The Habitual Residence Condition (HRC) requires a proven close link to Ireland and must be satisfied for any application for a social welfare payment to succeed. It has been viewed as a safeguard against so-called 'welfare tourism' and statutorily-appointed Deciding Officers or Determining Officers rule on each case.
The study, called 'Understanding how decision-makers practice discretion in the context of the Habitual Residence Condition (HRC) in the Republic of Ireland' by Majka Monika Ryan and Martin Power, involved interviews with 12 men and 11 women who had worked in the public service for between six months to 28 years. Ten had worked in the Department of Social Protection for more than 20 years.
According to the study: "Our participants indicated that a majority of disallowed cases are appealed.
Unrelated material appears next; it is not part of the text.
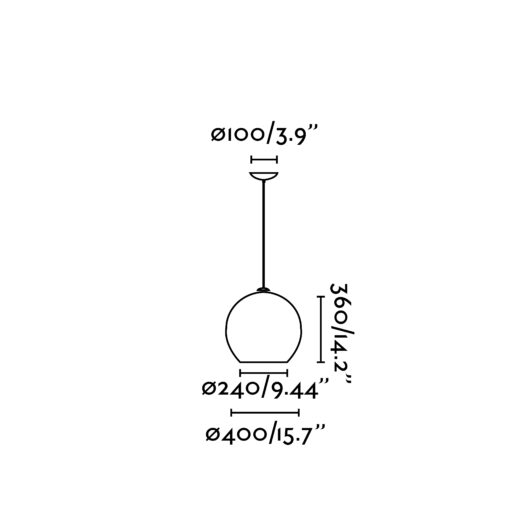 Mali Alb candelabru 1 X E27 60W 1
While such scrutiny increases accountability and motivates decision-makers to thoroughly examine potential disallowances; it may also have a negative impact on them.
"The lack of confidence and the resulting uncertainty has a direct impact on decision-makers' performance at work. It leads to over-analysis of cases (mostly those that are potentially thought of as disallowances) which takes a long time and results in a backlog of cases."
Others said their role was about protecting the public purse and distinguishing between deserving and undeserving clients. One deciding officer said: "A lot of people abuse the system there is no doubt about that."
One appeals officer said if the Department wants to save money "suddenly that’s a goal. And if that’s a goal it can affect the decision. And that can affect the culture".